◆ **Work to complete**
Reproduce, exactly and in full, only the lines below from the one containing "United States, site sanjuan_2016_Unit160_Ivan070." through the one containing "common name: red deer".

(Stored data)
# # # # #
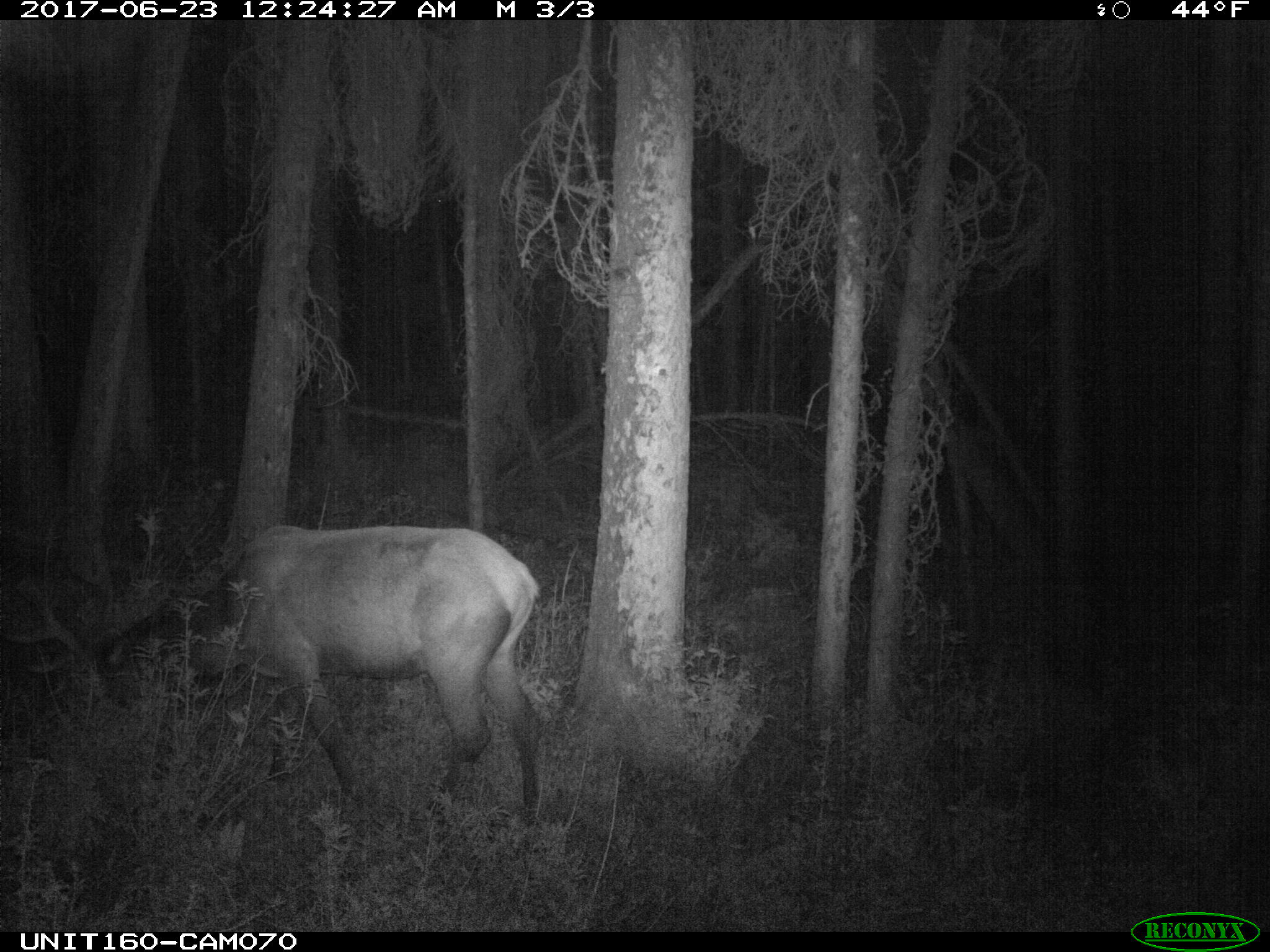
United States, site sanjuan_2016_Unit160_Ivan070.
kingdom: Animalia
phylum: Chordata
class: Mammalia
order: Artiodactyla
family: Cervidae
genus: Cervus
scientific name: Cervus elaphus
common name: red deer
# # # # #
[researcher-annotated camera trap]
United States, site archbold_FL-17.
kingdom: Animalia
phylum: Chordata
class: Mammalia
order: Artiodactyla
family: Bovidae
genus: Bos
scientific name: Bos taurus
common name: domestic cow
# # # # #
◆ **Answer space**
United States, site sanjuan_2016_Unit160_Ivan070.
kingdom: Animalia
phylum: Chordata
class: Mammalia
order: Artiodactyla
family: Cervidae
genus: Cervus
scientific name: Cervus elaphus
common name: red deer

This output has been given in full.